For many of us, bees are harmless creatures and a crucial part of the ecosystem. However, things can get scary if they decide to nest in our house. These creatures are known for stinging when feeling in danger, leading to dangerous situations if there are allergic reactions or children around.
While it’s not exactly possible to prevent bees from flying on your house, you can use some strategies to make the bees leave soon, not allowing them to nest in your roof or walls.
Most homeowners don’t want bees in their homes, but it’s crucial to know how to deal with them to avoid issues with the ecosystem.

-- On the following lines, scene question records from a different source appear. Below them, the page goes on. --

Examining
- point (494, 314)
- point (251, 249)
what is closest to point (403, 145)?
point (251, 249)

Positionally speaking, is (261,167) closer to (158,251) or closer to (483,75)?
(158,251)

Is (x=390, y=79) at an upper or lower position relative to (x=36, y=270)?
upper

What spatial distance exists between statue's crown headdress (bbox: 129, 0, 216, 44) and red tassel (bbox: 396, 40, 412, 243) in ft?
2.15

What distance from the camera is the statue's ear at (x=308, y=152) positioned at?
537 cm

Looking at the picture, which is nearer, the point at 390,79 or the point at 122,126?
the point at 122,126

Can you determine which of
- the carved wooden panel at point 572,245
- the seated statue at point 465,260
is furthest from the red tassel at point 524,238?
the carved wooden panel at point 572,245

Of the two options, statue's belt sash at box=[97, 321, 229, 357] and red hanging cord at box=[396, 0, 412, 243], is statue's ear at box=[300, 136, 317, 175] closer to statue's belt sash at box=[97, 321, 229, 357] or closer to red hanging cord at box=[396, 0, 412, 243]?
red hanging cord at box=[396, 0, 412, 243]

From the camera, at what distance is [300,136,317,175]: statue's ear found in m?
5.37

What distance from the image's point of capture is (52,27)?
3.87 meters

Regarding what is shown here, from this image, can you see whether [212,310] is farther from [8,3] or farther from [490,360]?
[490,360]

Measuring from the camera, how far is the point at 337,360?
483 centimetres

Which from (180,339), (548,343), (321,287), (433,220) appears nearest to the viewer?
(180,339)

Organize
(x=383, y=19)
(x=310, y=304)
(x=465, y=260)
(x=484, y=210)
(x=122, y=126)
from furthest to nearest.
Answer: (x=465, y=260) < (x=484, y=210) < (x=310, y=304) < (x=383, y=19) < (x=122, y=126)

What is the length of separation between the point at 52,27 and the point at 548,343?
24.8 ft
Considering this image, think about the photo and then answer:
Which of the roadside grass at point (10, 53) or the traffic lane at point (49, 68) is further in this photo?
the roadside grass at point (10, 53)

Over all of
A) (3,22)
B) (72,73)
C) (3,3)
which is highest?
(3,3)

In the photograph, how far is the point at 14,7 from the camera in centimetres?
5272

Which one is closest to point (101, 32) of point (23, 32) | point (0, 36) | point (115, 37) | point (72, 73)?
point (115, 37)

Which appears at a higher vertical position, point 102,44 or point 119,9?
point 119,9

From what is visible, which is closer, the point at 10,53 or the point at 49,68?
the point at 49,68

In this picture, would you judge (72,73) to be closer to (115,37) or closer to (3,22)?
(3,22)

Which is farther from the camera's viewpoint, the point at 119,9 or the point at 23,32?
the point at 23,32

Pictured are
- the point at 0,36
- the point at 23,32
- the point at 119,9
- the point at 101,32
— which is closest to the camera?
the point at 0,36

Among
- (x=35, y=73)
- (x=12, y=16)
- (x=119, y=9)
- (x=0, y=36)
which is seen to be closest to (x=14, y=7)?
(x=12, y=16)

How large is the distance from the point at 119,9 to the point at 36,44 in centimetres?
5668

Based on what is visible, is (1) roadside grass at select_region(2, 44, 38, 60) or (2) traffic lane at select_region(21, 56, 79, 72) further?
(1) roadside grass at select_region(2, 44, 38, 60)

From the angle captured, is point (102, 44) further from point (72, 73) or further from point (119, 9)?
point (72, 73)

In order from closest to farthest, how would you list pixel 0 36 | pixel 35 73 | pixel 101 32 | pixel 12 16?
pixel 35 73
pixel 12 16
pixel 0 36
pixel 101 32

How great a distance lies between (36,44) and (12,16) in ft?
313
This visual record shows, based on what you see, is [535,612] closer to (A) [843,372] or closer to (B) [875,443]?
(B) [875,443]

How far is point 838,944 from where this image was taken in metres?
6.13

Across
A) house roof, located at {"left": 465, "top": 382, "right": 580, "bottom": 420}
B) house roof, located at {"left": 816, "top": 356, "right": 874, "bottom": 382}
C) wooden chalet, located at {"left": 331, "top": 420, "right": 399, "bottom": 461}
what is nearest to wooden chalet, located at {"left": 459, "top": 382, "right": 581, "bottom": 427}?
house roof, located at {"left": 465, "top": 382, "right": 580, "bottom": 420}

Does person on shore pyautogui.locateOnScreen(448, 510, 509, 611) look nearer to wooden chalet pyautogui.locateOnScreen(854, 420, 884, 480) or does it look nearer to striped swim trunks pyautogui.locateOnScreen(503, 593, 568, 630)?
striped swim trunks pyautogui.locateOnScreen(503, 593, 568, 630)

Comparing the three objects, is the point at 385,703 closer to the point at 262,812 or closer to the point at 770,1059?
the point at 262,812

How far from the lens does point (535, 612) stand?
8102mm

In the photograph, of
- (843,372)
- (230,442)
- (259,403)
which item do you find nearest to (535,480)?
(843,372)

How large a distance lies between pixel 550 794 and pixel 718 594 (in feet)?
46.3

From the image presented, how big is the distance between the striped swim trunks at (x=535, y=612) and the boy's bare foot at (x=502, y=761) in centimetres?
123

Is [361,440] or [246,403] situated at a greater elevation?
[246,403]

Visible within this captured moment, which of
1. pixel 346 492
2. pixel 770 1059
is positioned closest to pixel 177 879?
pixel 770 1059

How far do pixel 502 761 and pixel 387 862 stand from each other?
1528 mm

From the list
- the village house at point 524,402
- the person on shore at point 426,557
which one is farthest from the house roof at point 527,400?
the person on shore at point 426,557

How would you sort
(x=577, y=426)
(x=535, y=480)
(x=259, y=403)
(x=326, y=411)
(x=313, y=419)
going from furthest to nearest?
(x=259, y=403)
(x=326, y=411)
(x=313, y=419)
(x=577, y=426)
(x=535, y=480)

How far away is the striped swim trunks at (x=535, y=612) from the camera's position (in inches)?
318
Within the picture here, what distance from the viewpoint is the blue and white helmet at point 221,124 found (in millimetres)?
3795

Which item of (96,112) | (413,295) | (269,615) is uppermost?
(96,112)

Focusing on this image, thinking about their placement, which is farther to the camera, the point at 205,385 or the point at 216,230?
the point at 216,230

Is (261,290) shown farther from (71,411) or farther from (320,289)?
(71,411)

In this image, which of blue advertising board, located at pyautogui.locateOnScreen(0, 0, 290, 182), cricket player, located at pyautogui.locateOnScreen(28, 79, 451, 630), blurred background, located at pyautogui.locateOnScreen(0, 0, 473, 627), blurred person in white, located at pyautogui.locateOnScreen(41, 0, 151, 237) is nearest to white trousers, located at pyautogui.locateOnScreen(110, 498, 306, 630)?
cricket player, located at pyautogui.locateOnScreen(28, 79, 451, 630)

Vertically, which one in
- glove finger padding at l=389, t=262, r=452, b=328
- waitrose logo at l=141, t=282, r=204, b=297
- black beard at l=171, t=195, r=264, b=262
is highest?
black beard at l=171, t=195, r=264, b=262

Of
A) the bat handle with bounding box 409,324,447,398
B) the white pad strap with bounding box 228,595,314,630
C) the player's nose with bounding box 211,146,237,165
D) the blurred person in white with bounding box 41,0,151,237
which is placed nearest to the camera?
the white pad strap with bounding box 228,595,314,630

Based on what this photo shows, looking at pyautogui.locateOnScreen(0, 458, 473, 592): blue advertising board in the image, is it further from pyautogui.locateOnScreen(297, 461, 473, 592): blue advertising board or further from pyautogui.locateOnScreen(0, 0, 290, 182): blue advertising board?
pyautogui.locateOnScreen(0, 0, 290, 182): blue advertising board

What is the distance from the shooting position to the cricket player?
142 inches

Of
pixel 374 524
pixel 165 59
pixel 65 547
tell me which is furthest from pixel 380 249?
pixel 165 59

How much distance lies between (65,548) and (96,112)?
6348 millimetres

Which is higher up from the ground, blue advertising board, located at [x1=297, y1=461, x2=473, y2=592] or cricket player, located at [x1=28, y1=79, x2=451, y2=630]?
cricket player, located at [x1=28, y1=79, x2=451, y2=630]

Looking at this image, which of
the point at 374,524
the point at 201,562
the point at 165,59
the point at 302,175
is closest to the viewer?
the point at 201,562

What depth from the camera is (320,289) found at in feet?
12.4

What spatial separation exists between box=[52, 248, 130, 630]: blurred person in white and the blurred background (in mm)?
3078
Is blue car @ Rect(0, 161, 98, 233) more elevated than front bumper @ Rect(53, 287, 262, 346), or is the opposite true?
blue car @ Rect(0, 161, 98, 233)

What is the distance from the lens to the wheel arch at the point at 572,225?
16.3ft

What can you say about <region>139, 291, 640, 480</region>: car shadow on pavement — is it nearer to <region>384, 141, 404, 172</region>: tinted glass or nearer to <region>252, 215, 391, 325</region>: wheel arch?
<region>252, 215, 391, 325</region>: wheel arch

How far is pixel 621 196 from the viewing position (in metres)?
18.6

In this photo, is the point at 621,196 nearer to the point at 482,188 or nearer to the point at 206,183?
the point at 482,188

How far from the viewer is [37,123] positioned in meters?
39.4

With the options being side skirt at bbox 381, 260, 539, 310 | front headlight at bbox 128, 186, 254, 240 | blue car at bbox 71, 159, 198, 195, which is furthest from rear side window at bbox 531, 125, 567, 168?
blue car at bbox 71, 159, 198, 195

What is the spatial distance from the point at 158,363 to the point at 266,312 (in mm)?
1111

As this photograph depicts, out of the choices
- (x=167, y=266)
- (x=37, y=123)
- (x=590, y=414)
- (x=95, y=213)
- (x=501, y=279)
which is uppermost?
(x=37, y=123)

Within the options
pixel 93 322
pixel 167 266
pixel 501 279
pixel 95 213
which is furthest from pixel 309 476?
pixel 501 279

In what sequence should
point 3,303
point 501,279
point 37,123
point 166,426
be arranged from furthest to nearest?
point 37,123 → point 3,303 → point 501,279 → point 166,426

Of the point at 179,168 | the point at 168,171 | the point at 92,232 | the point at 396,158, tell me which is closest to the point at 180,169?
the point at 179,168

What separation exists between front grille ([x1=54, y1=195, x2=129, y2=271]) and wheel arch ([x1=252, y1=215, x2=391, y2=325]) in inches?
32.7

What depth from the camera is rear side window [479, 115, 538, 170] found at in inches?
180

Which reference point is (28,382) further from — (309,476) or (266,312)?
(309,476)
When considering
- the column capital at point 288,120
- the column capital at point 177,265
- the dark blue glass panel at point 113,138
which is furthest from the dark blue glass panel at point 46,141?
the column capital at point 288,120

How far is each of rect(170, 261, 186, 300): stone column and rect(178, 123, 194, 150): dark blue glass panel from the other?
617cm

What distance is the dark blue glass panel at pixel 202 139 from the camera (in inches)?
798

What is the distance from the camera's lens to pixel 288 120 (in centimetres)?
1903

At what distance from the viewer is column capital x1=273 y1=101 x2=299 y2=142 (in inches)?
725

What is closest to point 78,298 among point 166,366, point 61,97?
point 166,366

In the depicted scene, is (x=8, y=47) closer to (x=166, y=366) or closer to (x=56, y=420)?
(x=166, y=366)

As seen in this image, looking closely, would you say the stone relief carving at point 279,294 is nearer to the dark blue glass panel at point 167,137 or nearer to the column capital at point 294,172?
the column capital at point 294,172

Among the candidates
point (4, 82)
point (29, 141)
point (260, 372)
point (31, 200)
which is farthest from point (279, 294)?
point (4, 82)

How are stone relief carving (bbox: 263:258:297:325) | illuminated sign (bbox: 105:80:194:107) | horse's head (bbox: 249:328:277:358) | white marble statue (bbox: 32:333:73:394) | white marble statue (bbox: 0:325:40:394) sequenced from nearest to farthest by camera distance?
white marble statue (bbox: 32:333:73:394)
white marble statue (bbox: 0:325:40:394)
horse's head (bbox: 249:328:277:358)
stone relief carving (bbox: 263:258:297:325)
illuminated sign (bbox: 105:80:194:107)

According to a survey by the Bee Informed Partnership, the managed bee population fell by 40% between April 1 of 2018 and April 1 of 2019. According to preliminary statistics from October 1, 2019, to April 1, 2020, the controlled bee population continued to decline by 22.2%. These numbers are alarming, so killing bees is not an option.
Before calling a Queen Creek pest control company, read our recommendations to prevent bees from nesting in your house in the safest way possible.
Bee populations begin to reproduce during the swarming season. They branch out to establish new colonies because of the colony’s expansion. These bee swarms travel together, with the young queen napping by as scout bees look around for a good site to nest.
Areas that smell like honey are appealing to bees looking for a new home. Those areas serve as a magnet for bees if there have been beehives in the past, or if they haven’t been properly removed. Similarly, their resourcefulness will seek your region if your home is in its favored climate or has a rich food source nearby.
Typically, your initial assumption when you see a bee flying around is that it entered through an open window or a left open door. Bees may have discovered a way inside if they frequently visit your house.
But windows and doors aren’t the only entering options. Here’s a list of the most typical places a bee might enter your home according to an experienced Glendale pest control company:
Even large bees may fit into a quarter-inch hole. This implies that even tiny gaps in the siding may not be secure. Bees and wasps should be kept away from your home if you can learn to caulk those cracks or repair holes in your window screens.
If you notice bees flying up into your ceilings or in an area with a fireplace, they may have entered through the chimney. We advise hiring a professional bee removal service because getting rid of bees in a chimney is risky. Turn off all radios and other sound-producing devices, then sit next to your chimney and listen to see whether there are bees inside. You should be able to hear a buzzing in the absence of sound.
There is a chance that a new bee colony has found its way to these areas if you have a duct that connects to your stove’s vent or a laundry vent. If a bee is spending time in a room with a vent, you should listen to the wall along which the vent runs. To stop bees from entering your home, shut these vents and contact a Glendale pest control company.
A gutter might eventually cause holes in the sides of your property if not properly maintained. Little holes can also appear in your basement if there’s no proper maintenance.
Now that we know how and why bees enter our homes, you may wonder, “How do I keep bees away from my house?” Aside from inspecting your home, here are more preventive measures:
Bees can enter any structure through a quarter-inch or bigger aperture. Sealing up any possible openings is one of the best measures you can take. Caulk or metal screens are both tools for covering gaps.
Honey bees will prefer to build a hive in the wild in hollow trees, rock crevices, and other open but protected sites; on your land, they will search for similar locations. Bees can find the ideal home in anything as simple as a broken-down lawnmower.
Make sure the honeycomb in your home has been fully removed. New bees can be drawn to the honeycomb by the same pheromone that guides returning bees home. To ensure you don’t have remnants of the previous five, consult a Gilbert pest control technician.
Bees are likely to return if you’ve ever had them near your home before. Taking preventive measures to protect your home from bees keeps your family safe from unpleasant stings and can help to safeguard the diminishing bee population.